**Page text**:
════════════════════

Tuesday of week 3 in Ordinary Time
Saint Angela Merici, Virgin
Jesus Obliterates Sins
We have been sanctified through
the offering of the Body of Jesus Christ once for all.
Hebrews is arguing that Jewish
Christians should not keep offering sacrifices in the Temple according to Jewish
law. We have to remember that Jews who accepted Jesus did not think they were
changing religions. God had promised to “make a new covenant with the house of
Israel,” not by abolishing the law the people had pledged to observe, but by
making it “part of their very being” (Jerome Biblical Commentary, 1968). “Its
newness consists rather in its interiority: in the immediacy of the people’s
knowledge of God” (see January 23 above: Jesus Is An Interior Experience); and in the
forgiveness of sin.”
This is the covenant that I will make with the house of Israel after
those days, says the Lord: I will put my laws in their minds, and write them on
their hearts… And they shall not teach one another or say to each other, ‘Know
the Lord,’ for they shall all know me, from the least of them to the greatest.
…And I will remember their sins no more (Hebrews 8:10, quoting Jeremiah 31:31).
The new
Christians originally just kept observing all the Jewish rules and practices,
which included offering sacrifices for sins. Hebrews argues that those
sacrifices “can never make perfect” those who continue to offer them year after
year, since, if they did, the worshipers, once cleansed, “would no longer have
had any consciousness of sins.”
The
difference here is between being forgiven and being cleansed. Forgiveness does not take away sins. It does
not change anything in the “very being” of those forgiven; it just means God
will not hold their sins against them. So it leaves people with an abiding
sense of guilt and unworthiness. David prayed:
I know my transgressions, and my sin is ever before me… I have done what
is evil in your sight… Purge me with hyssop, and I shall be clean; wash me, and
I shall be whiter than snow... (Psalm 51).
He didn’t
ask God only to “hide your face from my sins.” He asked him to “blot out all my
iniquities. Create in me a clean heart, O God, and put a new and right spirit
within me.” But this was impossible. Sins are part of our history; what we have
done we have done, and nothing can change that. God might give us a converted
heart, but, no matter how many prayers and sacrifices we offer, he can’t really
“create” a “clean” one in us, one that has never sinned. Martin Luther saw this
clearly. He truly believed, although he probably did not actually say, that the
redeemed soul, forgiven by God, is “like a dunghill covered with snow.”
And that
is exactly how many people feel after confessing and being forgiven for sins
they cannot forgive themselves for. To those offering comfort they say, “I know
I am forgiven, but I still did what I did. That is who I am, and nothing I do
can change that.”

════════════════════

**Challenges**:
1. In the reflection on forgiveness and sin, what does Hebrews argue Jewish Christians should stop doing?
2. Continue the reflection on forgiveness and sin from its last sentence.

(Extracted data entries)
════════════════════

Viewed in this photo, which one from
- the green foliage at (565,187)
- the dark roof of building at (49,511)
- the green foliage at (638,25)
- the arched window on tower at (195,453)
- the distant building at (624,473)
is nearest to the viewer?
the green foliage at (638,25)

════════════════════

**Expected outputs**:
1. They should stop offering sacrifices in the Temple according to Jewish law.

2.
The author
of Hebrews would agree: “for it is impossible that the blood of bulls and
goats—or any number of prayers and penances we might perform—could take away
sins.”
Then Jesus
came; the “Lamb of God who takes away
the sins of the world.” He said, “Sacrifice and offering you did not desire,
but a body you prepared for me.” That body was not just the one he was born
with. The mystery of our redemption is that the body that hung on the cross was
the body of Jesus the head and all of his members: all those “baptized into
Christ Jesus… baptized into his death… buried with him… crucified with him so
that the body of sin might be destroyed… For whoever has died is freed from
sin” (Romans 6:3).
The body of Jesus that hung on the
cross was guilty, because incorporated into it were all who would ever be
baptized “into Christ,” including all of our sins: “For our sake God made him to be sin who knew no sin, so
that in him we might become the righteousness of God” (2Corinthians 5:21). When
Jesus died, we died in him and our sins were annihilated—totally obliterated.
The self who committed whatever sins we committed (or would commit) died and
was buried, and our history was over, our record erased.
When you were dead
in your sins… God made you alive together with him, having forgiven us all our
sins, erasing the record that stood
against us with its legal demands. He set this aside, nailing it to the cross
(Colossians 2:13).
We are not redeemed because Jesus
died for us. We are redeemed because,
when Jesus died, we died “in him.”
That is why, in the death of Jesus,
“Lamb of God,” our sins are not just forgiven but “taken away.” That is why
Hebrews says, “We have been sanctified through the offering of the Body of
Jesus Christ once for all.”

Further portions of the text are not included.